• WHAT YOU HAVE TO DO: Resume the article below on permaculture in the classroom, starting after its final sentence.

───── PROVIDED TEXT ─────

George Lucas Educational Foundation
Environmental Education

The Permaculture Classroom: A Systems-Based Approach

Permaculture is ideal for teaching ecology and increases productivity within your school’s existing standards and framework.

April 19, 2016
Photo credit: Edutopia

Every fall, teachers all over the country get ready for their first day back to work. When they arrive, they hear about all the new things they get to do for the year. Rarely do we hear about the list of things that we don't have to do any more. With Common Core looming, the complexity and volume of the content is rapidly increasing at a rate not commensurate to the number of hours in a school day.

As teachers, we have to get better at turning over some of the responsibility to our students in a structured manner that increases their connection to content and offers contextual meaning in their world. After taking a permaculture design course 13 years ago, I saw those design methodologies as the tool to accomplish that task.

Permaculture as Pedagogy

Permaculture is a design system for developing sustainable human settlement, while increasing biodiversity, resilience, and local economy. For the last ten years -- through the Food and Conservation Science Program (FACS) -- my students at Hood River Middle School and I have been designing, building, and operating a permaculture-inspired system that allows the depth, complexity, and ownership required to move from a linear pedagogy to a systems-based approach offering the variables and relevance that my students devour.

───── EXCERPTED DATA ─────

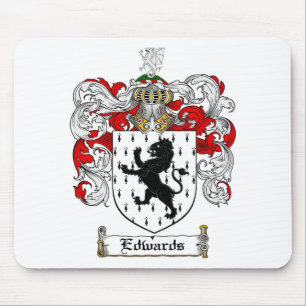 EDWARDS FAMILIENWAPPEN - EDWARDS WAPPEN MOUSEPAD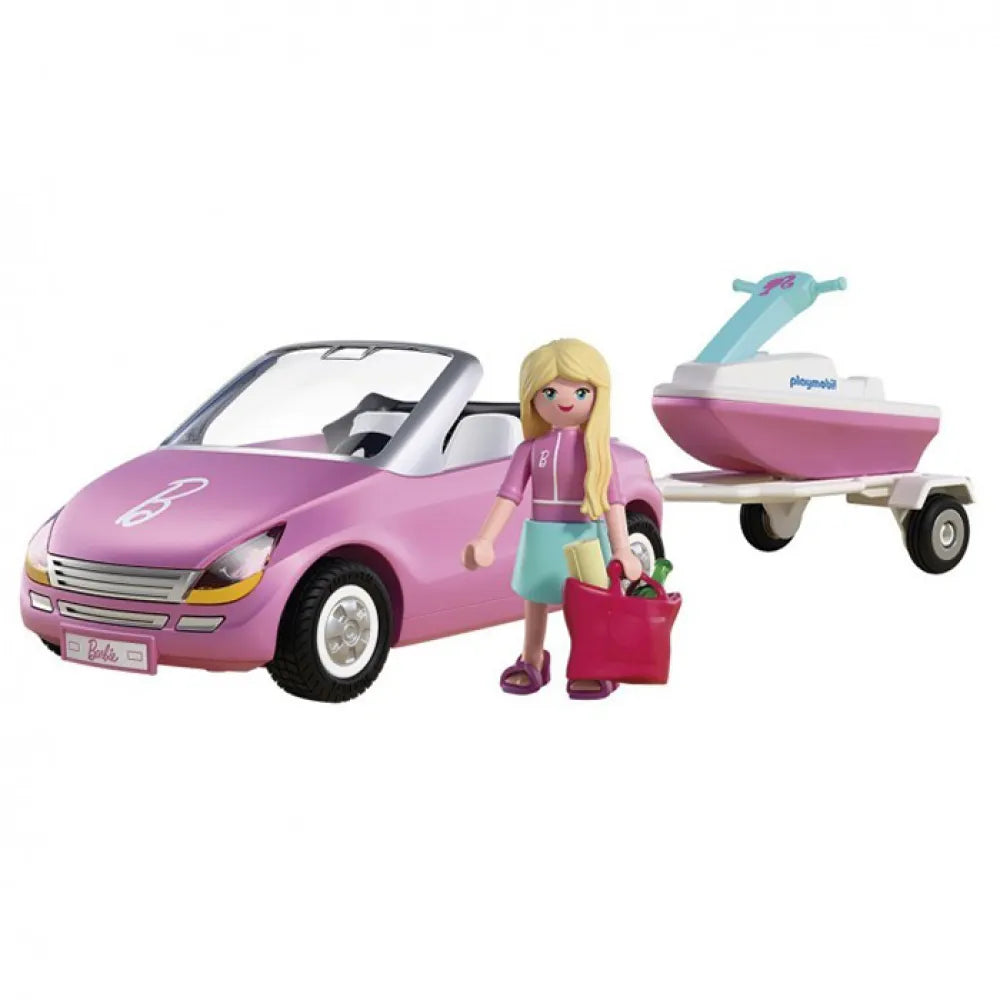 Playmobil X Barbie Convertible Construction Game 37 pieces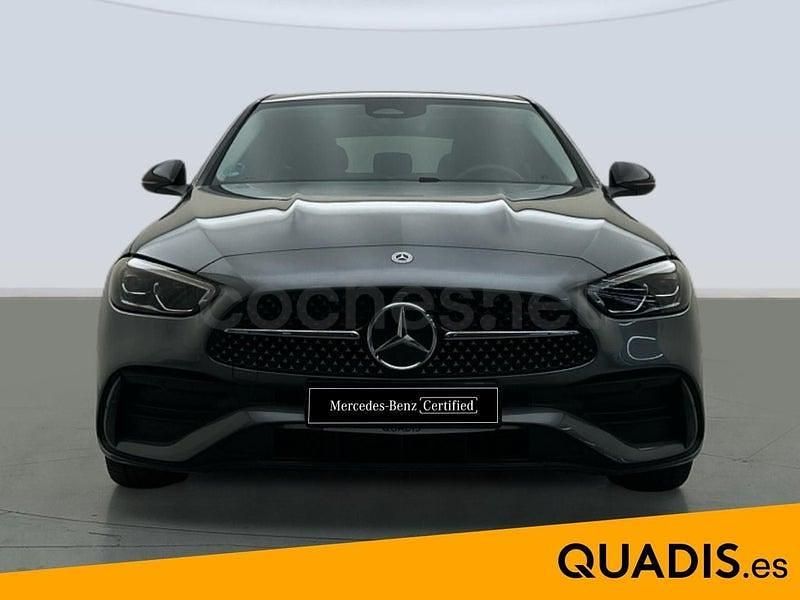 Usado Mercedes C220 197 CV (144 kW) 2025 Gris / plata Berlina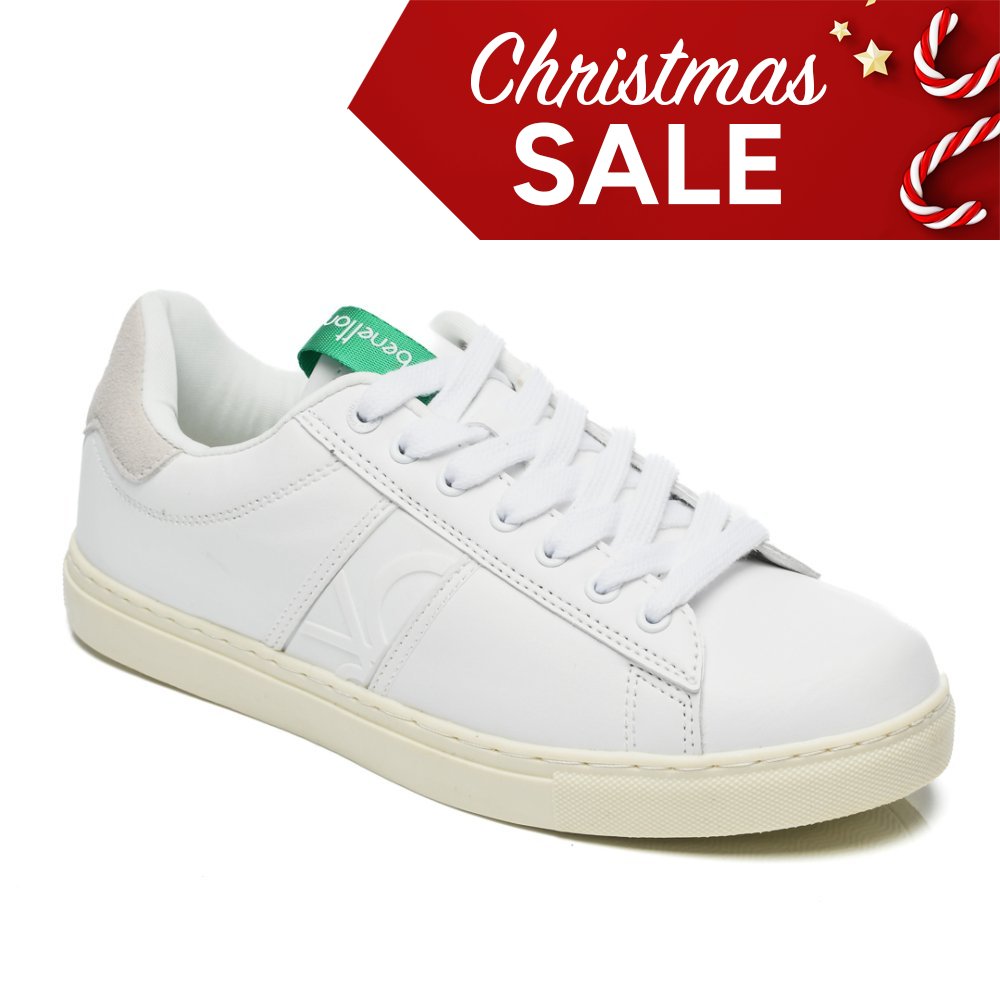 Benetton fehér sportcipők bsbhtm314120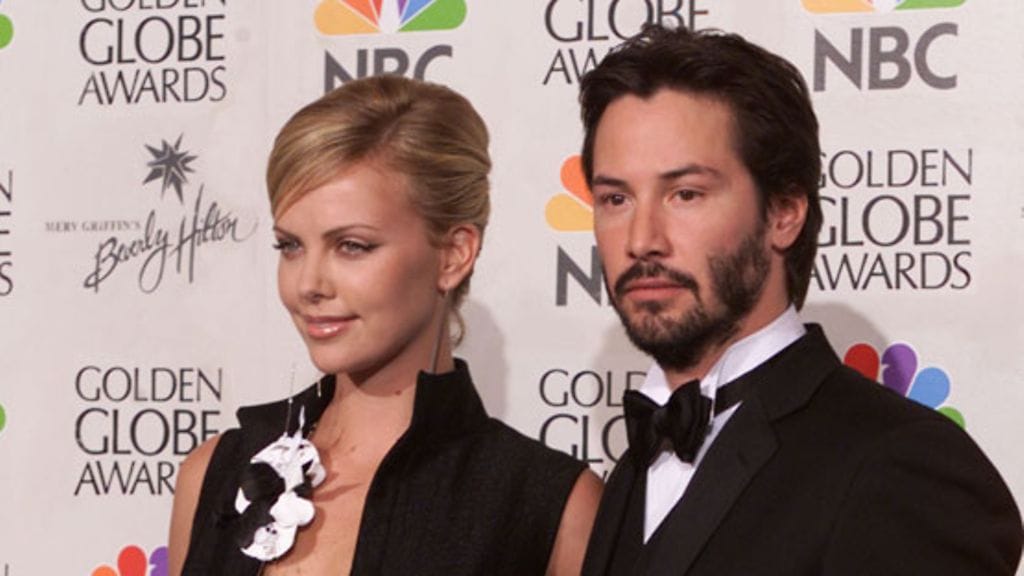 Charlize Theron ja Keanu Reeves (Kuva: Getty/All Over Press)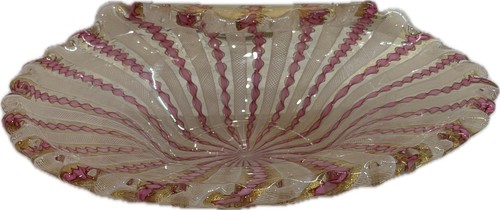Ciotola vetro arte murano - vetro,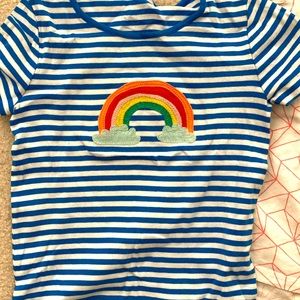 Mini Boden appliqué tee ❤️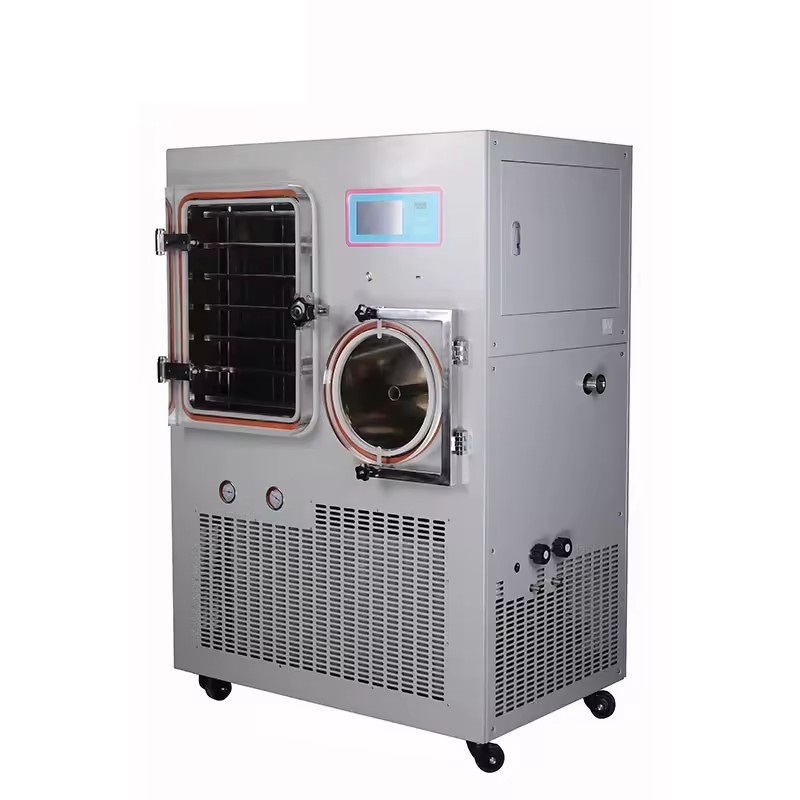 Pilot Scale Vacuum Freeze Dryer Freeze dried fruit machine 50L Synceray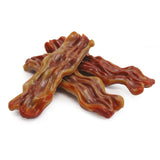 BBQ Party Hundesnack: Süßkartoffel, Bacon & Huhn – Lecker & Gesund! – M: 15 cm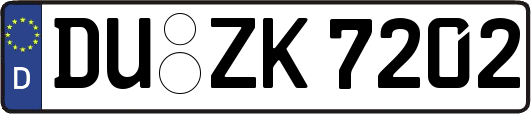 DU-ZK7202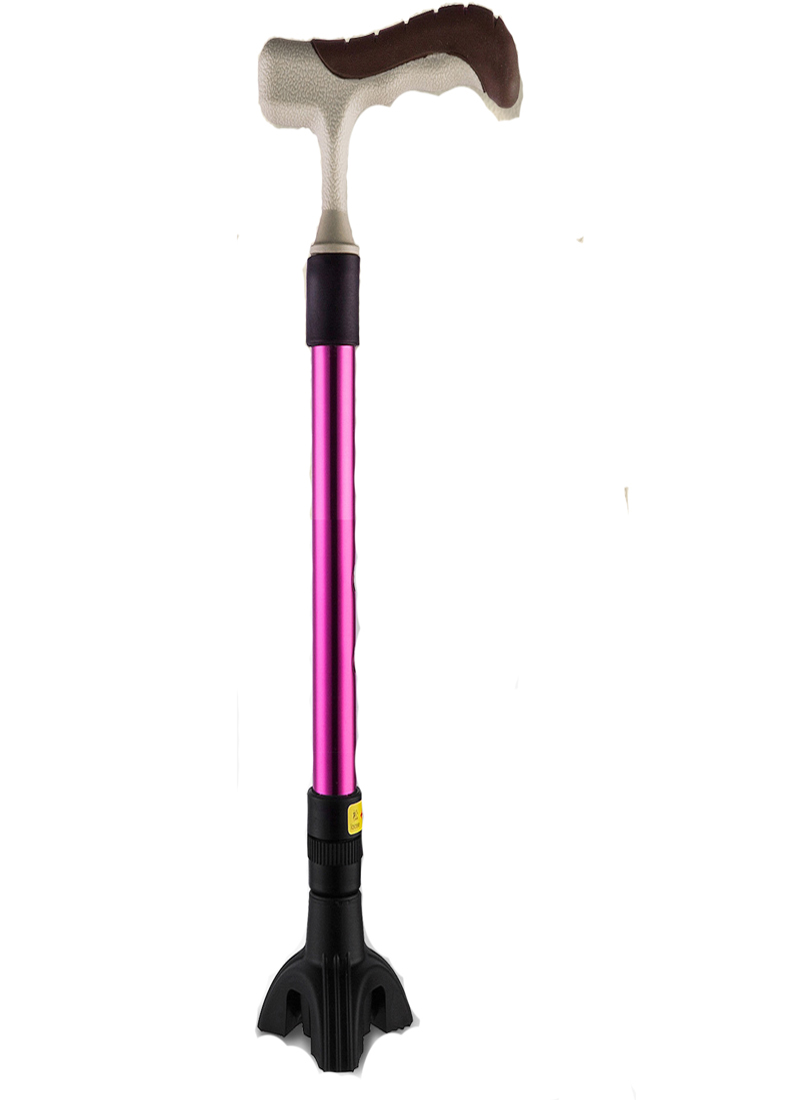 樂(lè )康醫療器械-江蘇魚(yú)躍病人移動(dòng)輔助設備YU828 手杖型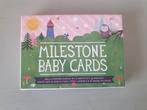 Milestone Babycards, Kinderen en Baby's, Kraamcadeaus en Geboorteborden, Ophalen of Verzenden, Zo goed als nieuw, Kraamcadeau
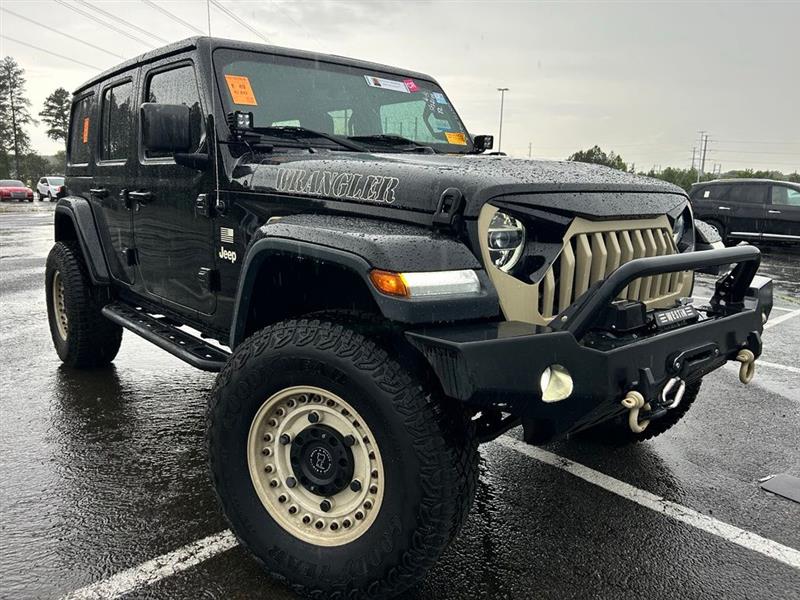 2018 JEEP WRANGLER UNLIMITED SAHARA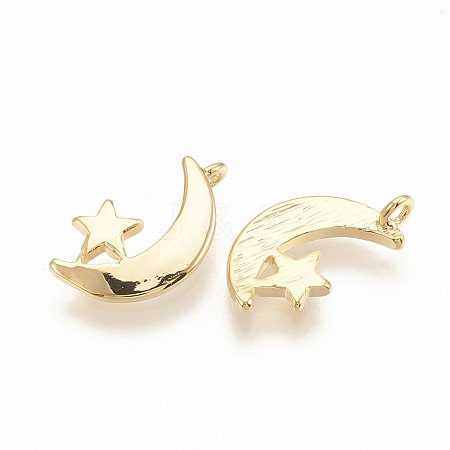 Brass Charms LS-KK-T020-118G-1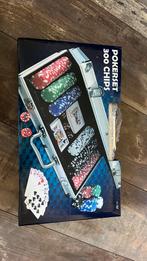 Pokerset, Ophalen of Verzenden, Zo goed als nieuw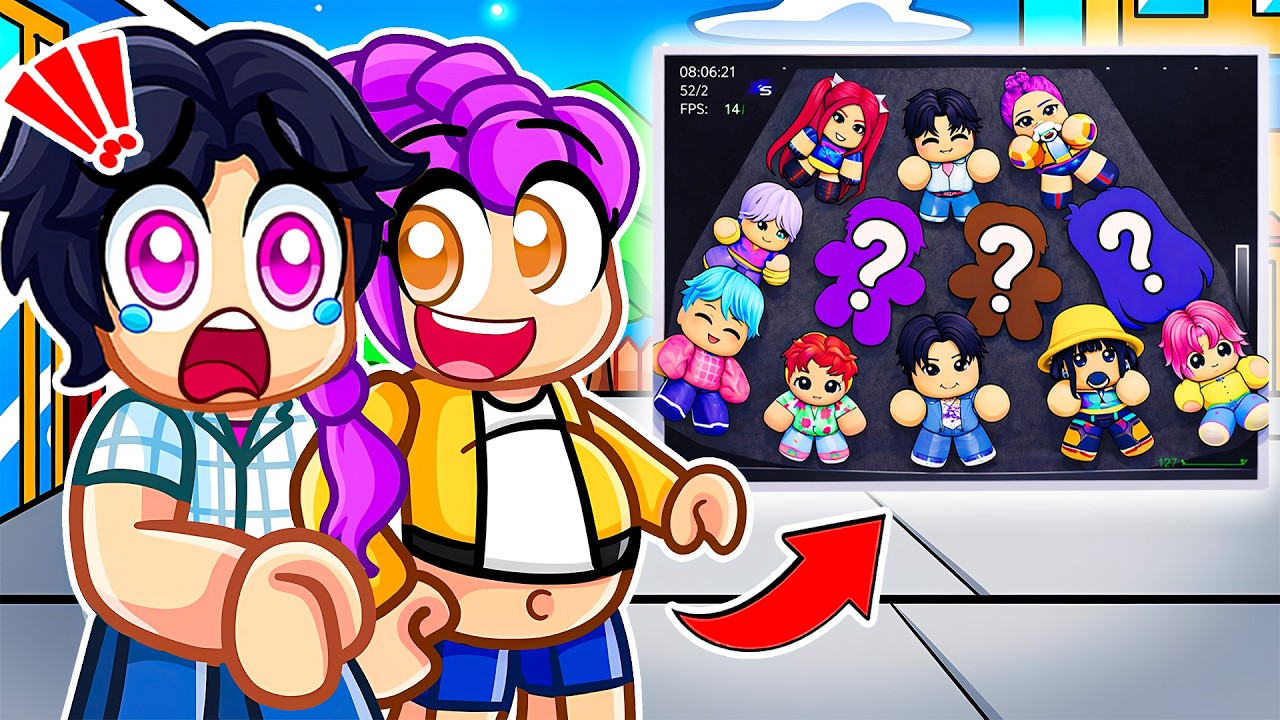 Rumi bekommt 12 Babys in Roblox?! 😱 | KPOP Demon Hunters Deutsch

─────

• ANSWER SECTION:
Permaculture is not a new curriculum. There are no new standards or content materials. The permaculture design principles are the tools to increase productivity within the standards and framework that your school already employs. By looking together at the world through a permaculture lens, teachers and students can increase efficiency, stack functions, and accelerate basic skills, while also offering connectivity between subjects that allows students to find relevance and commitment to their work.

Permaculture empowers students to make connections: Permaculture students study a design methodology -- a systematic approach to understanding the connections between all the parts of the system. By immersing them into a multi-disciplinary study, I enable my students to discover key connections, like seeing that culture is a function of ecology, or that operating on a solar budget is more complicated than putting solar panels on the roof.

The permaculture design principles are a filter for developing more strategic outcomes that contain rich academic rigor and an increased understanding of students' tremendous potential as change makers in their communities.

Permaculture fosters empathy: One of the more unique aspects to permaculture design is its ethical base as a platform for all further decision-making. The ethics are:

  1. Care of Earth and its systems to continue life
  2. Care of people
  3. An intelligent redistribution of surplus to meet the needs of the first two ethics, driven by questions such as:
  • Is our decision-making process focused on both short- and long-term outcomes
  • Can we continue to make these choices sustainably over a long time period?

Amid the daily news of hostile takeovers, greedy dictators, famous celebrities acting foolishly, and reports of planetary decay, students find a system of ethical decisions welcome and productive. Permaculture is a positivistic design process, focusing on what we can do today in this place to make things begin moving in the right direction.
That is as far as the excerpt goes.